これもまた実話ものだそうである。しかし、素材が相当面白い。監督はやや久しぶりのスパイク・リー。

ブラック・パワー映画「スーパーフライ」と「クレオパトラ・ジョーンズ」の名前が出て来るから、時代背景は多分1973年ではないかと思う。

コロラドスプリングス。アフロヘアの黒人青年ロン・ストールワース(ジョン・デーヴィッド・ワシントン)が警察に採用され、まず隠しマイクを備えてブラック・パンサーから派遣された講師が語る黒人集会に潜入する。ここで学生組織の女性会長パトリス(ローラ・ハリアー)と知り合い、やがてそこそこに親密な仲となる。
 その後諜報部へ移って、今度は白人至上主義で有名なKKKを捜査することになる。ここからお話は俄然面白くなり、レイシストの白人を気取って支部へ電話をかける。すっかり歓迎されたロンは会員にしたいと招きを受けるが、当然彼が赴くわけには行かない。そこでアングロサクソンとの区別がそれほど容易ではないユダヤ人の同僚フリップ・ジマーマン(アダム・ドライヴァー)が出かけることになる。

ここで問題とされるのが、これ以降ジマーマンが電話でもロンの振りをすればよいのではないかということだが、恐らくジマーマンよりロンのほうが口先三寸で生まれたようなところがあったということなのだろう。創作ではないので余り突っ込んでも意味がないデス。

遂に本部から届いた会員証を使ってロンを騙るジマーマンも参加する支部での式典に、いずれは大統領という意気込みのKKK代表の議員デーヴィッド・デューク(トレヴァー・グレイス)がやって来、その警護に偶然にもロンが選ばれ、変な空気が醸成される。
 どこまで実話なのか解らないが、チコちゃんと同じように二人一役のロンご両人が一緒の会場にいるというのが可笑しい。

さて、式典も終わって会食の席から女性が去って車に乗る。デモ隊に爆弾を仕掛けに会を抜けたわけだが、警察が厳重に警護していて不可能なであるため、第二案として自宅に戻ったパトリスの暗殺を狙う。爆発物が郵便受けに入らないので車に仕掛ける。ロンは彼女を逮捕しようとして、刑事と知らぬ白人警官に邪魔される。後からやってきた女の夫(ヤスペル・ペーコネン)がスイッチを入れる。車の爆破に巻き込まれて彼は死んだらしい。
 かくして警察は惨劇の阻止とKKK捜査に成功するが、予算の関係で諜報部は解散の憂き目をみる。

例によってコメディーという扱いに疑問の声が上がっている(少なくとも欧米のコメディーと日本で言う喜劇は同じではない)が、そう言われる作品の中では喜劇度は高い。それ以上に、明らかにトランプの言動を50年近く前の騒動に投影する(と言うか、トランプは過去の人物の真似が多いので、狙わなくてもそうなりがちなのだが)ことで同氏を皮肉る側面が強く、僕はこの作品を現在を風刺した作品なのだと解釈する。
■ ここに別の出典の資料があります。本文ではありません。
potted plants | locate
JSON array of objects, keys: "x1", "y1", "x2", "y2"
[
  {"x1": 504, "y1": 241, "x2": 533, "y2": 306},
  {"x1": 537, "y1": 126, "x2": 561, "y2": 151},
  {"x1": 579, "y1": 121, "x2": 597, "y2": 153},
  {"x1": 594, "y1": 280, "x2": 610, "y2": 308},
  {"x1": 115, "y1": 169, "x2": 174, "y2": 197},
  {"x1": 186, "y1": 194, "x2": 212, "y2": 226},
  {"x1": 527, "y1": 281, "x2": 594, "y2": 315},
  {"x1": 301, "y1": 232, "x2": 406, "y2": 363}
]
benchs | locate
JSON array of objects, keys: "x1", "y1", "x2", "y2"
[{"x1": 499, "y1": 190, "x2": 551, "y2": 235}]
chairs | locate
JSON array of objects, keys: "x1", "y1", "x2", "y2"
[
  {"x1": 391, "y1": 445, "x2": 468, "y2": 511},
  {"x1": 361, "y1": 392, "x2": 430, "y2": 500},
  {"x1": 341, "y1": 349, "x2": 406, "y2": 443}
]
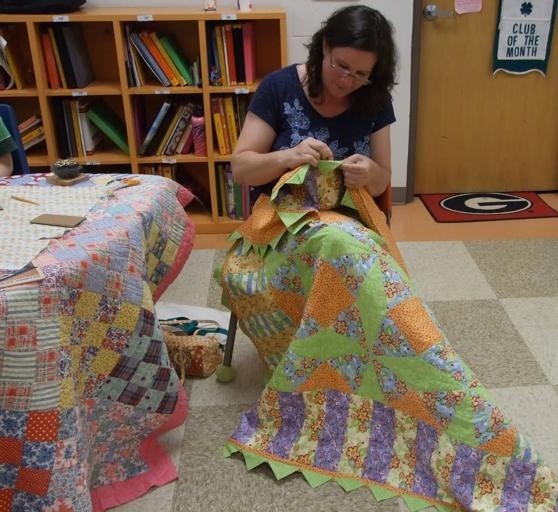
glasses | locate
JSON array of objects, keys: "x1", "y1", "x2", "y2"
[{"x1": 329, "y1": 48, "x2": 369, "y2": 86}]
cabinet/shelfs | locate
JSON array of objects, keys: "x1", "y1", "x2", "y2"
[{"x1": 0, "y1": 7, "x2": 287, "y2": 234}]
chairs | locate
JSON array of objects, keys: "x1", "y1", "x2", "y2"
[
  {"x1": 0, "y1": 104, "x2": 30, "y2": 176},
  {"x1": 216, "y1": 180, "x2": 391, "y2": 381}
]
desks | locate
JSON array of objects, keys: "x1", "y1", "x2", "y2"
[{"x1": 0, "y1": 172, "x2": 198, "y2": 512}]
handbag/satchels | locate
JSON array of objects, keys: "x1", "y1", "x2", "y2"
[{"x1": 155, "y1": 318, "x2": 228, "y2": 377}]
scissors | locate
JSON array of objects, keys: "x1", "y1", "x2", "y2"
[
  {"x1": 109, "y1": 179, "x2": 142, "y2": 193},
  {"x1": 107, "y1": 173, "x2": 127, "y2": 185}
]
本作におけるKKKの連中は言動は怖いが、実に間が抜けている。この辺りも喜劇と言われる所以である。
 KKKは法律の規制もあって大人しくなったと言われているが、トランプに焚きつけられて不穏な動きに出る可能性が高くなっている。現在軍隊が議事堂を警護している原因はKKKではないが、トランプの妄信的支持者は似たようなものでありましょう。

閑話休題。
 スパイク・リーの作品としては初期の作品より娯楽性が高くぐっと見やすい一方で、技術的にはさほど取り上げるところがない。後半の、KKKの式典とブラック・パワーの集会とが交互に出て来るところがちょっと目を引く程度。

日本のトランプ支持者即ち安倍前首相の熱狂的支持者が、池上氏がテレビ朝日の番組で中国人権問題へのトランプとバイデンの態度の違いを指摘したところ、文句を付けて炎上した。しかし、池上氏の言ったことは専門家の間では常識。昨年秋大統領選が始まる前に、僕は近所の人(免許剥奪されてタクシー代わりをしているおじさん)に“中国に甘い態度を取るだろうと一部で言われているバイデンのほうが人権問題への意識は高い(からバイデンになってもその部分に関して強められることはあっても緩められることはない)”と語った。民主党より共和党寄りの専門家もそれは認めていた(有体に言えば、僕はその意見を採用したのだ)。